# Formatting Anki Flashcards

## Setup

In this notebook, we are exploring the best way to prompt an LLM to improve the formatting of Anki flashcards. 

Approaches we are including:
1. Simple prompt
2. Simple prompt + Chain of Thought
3. Two-step process (critique → refine)
4. Agent

In [1]:
%load_ext autoreload
%autoreload 2

In [2]:
import requests
from anki.collection import Collection

from addon.application.use_cases.note_counter import is_note_marked_for_review
from addon.infrastructure.configuration.settings import AddonConfig

In [3]:
# Open an existing collection
col = Collection("/home/gianluca/.local/share/Anki2/User 1/collection.anki2")

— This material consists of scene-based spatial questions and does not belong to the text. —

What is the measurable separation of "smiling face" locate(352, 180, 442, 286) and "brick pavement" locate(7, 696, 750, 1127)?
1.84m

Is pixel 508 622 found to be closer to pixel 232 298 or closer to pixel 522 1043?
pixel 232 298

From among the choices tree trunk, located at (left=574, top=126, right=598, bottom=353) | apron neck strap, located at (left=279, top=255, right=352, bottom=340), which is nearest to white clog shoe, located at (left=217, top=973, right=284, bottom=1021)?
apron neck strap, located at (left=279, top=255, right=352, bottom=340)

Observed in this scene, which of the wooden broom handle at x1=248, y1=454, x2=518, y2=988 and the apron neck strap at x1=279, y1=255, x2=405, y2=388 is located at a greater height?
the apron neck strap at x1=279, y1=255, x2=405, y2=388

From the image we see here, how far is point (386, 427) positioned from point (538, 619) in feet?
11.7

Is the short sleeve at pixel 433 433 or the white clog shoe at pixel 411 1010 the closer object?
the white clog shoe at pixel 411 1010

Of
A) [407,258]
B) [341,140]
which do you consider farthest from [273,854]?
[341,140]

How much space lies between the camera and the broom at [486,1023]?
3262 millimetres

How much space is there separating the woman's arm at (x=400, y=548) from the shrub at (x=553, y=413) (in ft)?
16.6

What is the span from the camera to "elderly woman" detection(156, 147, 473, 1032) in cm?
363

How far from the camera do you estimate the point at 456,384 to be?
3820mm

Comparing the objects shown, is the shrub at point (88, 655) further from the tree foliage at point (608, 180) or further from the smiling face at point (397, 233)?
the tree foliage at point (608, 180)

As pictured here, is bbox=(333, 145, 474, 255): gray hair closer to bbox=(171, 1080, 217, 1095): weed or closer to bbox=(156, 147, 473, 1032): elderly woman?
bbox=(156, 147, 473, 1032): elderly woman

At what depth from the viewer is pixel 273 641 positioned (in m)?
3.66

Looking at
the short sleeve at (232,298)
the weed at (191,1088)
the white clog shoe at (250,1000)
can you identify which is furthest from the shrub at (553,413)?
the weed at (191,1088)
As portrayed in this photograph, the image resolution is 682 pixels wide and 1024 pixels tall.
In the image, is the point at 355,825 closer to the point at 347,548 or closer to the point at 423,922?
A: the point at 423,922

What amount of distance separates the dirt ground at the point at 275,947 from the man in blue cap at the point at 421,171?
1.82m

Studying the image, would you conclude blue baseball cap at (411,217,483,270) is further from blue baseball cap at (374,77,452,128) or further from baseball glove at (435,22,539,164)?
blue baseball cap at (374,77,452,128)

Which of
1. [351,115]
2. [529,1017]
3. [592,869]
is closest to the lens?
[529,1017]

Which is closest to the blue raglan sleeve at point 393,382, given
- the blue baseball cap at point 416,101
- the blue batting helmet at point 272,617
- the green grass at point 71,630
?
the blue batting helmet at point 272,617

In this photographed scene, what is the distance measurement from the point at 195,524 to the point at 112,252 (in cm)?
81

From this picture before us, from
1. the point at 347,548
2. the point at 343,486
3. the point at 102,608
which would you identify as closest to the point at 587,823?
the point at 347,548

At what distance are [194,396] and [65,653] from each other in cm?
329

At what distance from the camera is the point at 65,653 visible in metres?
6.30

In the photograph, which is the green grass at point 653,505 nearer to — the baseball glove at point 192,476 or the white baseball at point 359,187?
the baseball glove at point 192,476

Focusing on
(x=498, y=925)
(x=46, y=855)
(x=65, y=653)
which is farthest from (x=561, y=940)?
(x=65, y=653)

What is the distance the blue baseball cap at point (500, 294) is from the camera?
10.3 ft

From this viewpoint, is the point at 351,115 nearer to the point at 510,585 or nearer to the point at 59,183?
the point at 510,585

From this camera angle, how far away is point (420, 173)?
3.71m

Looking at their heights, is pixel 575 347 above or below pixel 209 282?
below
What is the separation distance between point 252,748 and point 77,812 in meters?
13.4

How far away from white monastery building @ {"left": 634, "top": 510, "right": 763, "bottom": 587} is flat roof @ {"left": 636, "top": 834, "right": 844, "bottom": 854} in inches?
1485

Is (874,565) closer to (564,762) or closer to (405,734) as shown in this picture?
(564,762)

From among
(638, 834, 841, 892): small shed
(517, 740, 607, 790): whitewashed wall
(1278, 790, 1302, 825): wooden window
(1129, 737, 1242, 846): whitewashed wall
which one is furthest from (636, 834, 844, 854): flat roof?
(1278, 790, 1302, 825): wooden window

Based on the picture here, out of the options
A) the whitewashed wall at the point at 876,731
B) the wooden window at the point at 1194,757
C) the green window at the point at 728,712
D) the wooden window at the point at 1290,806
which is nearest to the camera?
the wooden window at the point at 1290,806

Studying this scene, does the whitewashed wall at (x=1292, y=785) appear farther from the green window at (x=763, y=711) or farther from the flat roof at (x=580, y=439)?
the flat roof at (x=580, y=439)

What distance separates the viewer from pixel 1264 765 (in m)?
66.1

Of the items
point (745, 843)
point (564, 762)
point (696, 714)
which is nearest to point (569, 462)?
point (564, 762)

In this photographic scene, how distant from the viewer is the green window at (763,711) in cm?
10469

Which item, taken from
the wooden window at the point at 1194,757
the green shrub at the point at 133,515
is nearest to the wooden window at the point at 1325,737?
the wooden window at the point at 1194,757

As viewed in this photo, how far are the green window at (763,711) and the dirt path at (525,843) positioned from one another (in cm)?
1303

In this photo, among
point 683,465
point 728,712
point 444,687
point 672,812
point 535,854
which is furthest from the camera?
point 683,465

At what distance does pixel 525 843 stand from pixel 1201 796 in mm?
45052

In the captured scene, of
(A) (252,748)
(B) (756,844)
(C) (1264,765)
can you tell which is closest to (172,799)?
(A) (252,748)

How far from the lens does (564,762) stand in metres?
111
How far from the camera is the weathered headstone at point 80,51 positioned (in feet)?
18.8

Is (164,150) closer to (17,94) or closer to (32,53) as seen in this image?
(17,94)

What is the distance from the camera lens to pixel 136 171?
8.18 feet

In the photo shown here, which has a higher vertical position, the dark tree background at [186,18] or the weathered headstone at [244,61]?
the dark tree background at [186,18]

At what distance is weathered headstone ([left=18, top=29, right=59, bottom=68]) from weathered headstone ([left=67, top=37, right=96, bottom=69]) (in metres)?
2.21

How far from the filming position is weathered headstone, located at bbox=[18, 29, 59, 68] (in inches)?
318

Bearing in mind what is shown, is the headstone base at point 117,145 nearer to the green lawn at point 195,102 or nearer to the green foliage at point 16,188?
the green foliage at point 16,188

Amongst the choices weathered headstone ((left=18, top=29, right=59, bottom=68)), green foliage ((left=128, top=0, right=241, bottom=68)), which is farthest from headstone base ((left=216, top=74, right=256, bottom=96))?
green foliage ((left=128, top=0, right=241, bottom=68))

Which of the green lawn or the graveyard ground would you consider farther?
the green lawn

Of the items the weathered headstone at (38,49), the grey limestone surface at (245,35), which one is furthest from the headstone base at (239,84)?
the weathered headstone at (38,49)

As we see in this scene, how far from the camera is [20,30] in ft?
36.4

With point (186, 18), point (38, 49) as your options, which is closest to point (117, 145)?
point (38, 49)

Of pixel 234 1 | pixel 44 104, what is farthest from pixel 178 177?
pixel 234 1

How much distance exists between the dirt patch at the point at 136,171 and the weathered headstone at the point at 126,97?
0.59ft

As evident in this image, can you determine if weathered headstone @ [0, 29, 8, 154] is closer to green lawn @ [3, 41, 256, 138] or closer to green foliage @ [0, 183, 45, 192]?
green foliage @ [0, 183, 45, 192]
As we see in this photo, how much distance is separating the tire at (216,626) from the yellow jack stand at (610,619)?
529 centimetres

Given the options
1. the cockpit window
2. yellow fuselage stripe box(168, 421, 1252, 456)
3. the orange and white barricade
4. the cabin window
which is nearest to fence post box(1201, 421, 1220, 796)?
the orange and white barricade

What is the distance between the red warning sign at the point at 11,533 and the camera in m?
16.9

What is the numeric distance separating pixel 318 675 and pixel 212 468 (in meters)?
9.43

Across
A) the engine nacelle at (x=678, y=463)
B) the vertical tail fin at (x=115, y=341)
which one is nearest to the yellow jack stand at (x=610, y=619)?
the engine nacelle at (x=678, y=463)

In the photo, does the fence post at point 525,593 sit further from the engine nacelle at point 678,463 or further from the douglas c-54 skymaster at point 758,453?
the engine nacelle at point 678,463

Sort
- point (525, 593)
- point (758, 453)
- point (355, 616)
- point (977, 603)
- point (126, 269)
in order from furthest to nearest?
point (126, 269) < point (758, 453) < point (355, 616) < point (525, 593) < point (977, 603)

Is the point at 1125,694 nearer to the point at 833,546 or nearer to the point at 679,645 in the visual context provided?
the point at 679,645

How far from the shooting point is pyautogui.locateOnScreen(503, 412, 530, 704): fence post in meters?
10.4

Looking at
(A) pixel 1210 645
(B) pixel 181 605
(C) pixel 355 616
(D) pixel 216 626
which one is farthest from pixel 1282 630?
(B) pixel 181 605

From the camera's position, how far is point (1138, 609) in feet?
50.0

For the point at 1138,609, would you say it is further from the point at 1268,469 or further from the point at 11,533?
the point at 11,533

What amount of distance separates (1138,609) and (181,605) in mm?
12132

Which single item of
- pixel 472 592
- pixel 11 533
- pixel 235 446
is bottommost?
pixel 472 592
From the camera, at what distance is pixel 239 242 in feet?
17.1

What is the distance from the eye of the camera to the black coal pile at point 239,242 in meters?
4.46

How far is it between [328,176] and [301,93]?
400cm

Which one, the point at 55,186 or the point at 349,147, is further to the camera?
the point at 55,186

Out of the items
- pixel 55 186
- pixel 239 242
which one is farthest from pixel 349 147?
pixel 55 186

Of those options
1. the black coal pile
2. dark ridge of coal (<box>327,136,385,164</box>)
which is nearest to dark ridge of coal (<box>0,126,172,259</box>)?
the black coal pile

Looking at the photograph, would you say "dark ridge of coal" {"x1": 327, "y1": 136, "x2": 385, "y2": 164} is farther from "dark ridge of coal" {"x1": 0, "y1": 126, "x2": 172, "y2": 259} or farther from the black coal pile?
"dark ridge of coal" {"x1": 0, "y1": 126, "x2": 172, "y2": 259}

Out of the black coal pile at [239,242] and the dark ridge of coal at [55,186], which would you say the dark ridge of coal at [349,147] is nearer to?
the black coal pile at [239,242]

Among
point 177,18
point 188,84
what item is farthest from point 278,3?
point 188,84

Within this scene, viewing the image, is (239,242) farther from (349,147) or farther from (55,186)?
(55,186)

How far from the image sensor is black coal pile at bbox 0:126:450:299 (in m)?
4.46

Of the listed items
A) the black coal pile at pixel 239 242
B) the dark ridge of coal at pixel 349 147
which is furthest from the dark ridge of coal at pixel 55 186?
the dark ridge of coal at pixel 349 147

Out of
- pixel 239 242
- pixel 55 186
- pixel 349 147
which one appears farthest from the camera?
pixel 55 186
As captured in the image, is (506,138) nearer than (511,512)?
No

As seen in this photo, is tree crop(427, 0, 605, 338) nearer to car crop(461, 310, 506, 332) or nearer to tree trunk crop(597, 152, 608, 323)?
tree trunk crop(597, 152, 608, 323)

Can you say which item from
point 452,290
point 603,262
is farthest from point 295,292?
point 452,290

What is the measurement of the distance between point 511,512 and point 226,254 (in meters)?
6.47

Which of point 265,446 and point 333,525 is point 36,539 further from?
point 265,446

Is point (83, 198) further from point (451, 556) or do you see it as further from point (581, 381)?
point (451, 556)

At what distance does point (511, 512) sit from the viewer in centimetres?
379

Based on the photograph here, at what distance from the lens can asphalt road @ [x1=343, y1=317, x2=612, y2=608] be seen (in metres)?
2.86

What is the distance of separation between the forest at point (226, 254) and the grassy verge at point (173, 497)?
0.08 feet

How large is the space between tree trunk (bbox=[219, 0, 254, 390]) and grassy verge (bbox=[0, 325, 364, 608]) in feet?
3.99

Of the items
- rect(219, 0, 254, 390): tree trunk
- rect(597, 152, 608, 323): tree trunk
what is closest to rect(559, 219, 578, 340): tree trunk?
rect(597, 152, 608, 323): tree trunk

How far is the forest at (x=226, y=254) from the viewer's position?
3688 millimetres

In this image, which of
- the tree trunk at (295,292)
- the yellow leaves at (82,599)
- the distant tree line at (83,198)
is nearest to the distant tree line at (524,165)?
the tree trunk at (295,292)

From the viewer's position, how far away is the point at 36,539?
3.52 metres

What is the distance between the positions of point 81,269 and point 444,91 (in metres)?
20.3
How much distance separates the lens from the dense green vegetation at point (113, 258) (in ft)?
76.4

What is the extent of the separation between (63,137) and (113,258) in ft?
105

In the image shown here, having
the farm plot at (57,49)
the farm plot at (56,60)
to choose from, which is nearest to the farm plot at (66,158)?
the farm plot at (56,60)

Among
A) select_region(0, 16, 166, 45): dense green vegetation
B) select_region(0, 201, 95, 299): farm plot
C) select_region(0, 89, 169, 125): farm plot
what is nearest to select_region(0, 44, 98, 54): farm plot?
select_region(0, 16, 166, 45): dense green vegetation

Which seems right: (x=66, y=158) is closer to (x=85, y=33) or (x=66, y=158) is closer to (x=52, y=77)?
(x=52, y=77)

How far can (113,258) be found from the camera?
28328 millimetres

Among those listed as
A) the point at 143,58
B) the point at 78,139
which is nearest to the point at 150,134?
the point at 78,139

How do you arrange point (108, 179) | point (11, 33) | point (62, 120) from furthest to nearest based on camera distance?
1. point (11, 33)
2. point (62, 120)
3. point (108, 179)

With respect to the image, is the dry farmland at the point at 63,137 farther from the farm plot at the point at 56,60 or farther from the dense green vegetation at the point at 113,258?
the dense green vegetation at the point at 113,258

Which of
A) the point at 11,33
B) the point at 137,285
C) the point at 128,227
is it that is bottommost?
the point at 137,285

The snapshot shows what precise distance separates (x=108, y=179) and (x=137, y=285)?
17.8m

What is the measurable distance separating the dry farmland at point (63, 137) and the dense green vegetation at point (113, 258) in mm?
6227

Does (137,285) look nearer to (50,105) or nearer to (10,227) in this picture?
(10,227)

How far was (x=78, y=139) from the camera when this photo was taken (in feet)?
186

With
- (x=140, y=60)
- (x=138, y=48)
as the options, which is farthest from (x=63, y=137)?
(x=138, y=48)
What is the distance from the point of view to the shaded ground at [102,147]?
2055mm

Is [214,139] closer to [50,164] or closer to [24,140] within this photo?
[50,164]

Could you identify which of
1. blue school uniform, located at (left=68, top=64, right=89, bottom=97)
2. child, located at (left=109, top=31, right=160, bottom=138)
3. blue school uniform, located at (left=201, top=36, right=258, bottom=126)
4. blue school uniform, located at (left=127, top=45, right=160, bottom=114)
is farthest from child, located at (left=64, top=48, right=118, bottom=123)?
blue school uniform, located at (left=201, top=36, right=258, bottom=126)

# Do something with the collection
print(f"Number of notes: {col.note_count()}")
print(f"Number of cards: {col.card_count()}")

Number of notes: 3362
Number of cards: 3498


### Connect to Inference Server

For this notebook, we are going to use [`unsloth/Qwen3-14B-GGUF`](https://huggingface.co/unsloth/Qwen3-14B-GGUF). This is a larger and more modern LLM compared to [`meta-llama/Llama-3.1-8B-Instruct`](https://huggingface.co/meta-llama/Llama-3.1-8B-Instruct), which should lead to better results. We are also going to use the Chat Completion API, which 

In [4]:
from enum import Enum


class Mode(Enum):
    """Response API not implemented since currently not supported by vLLM."""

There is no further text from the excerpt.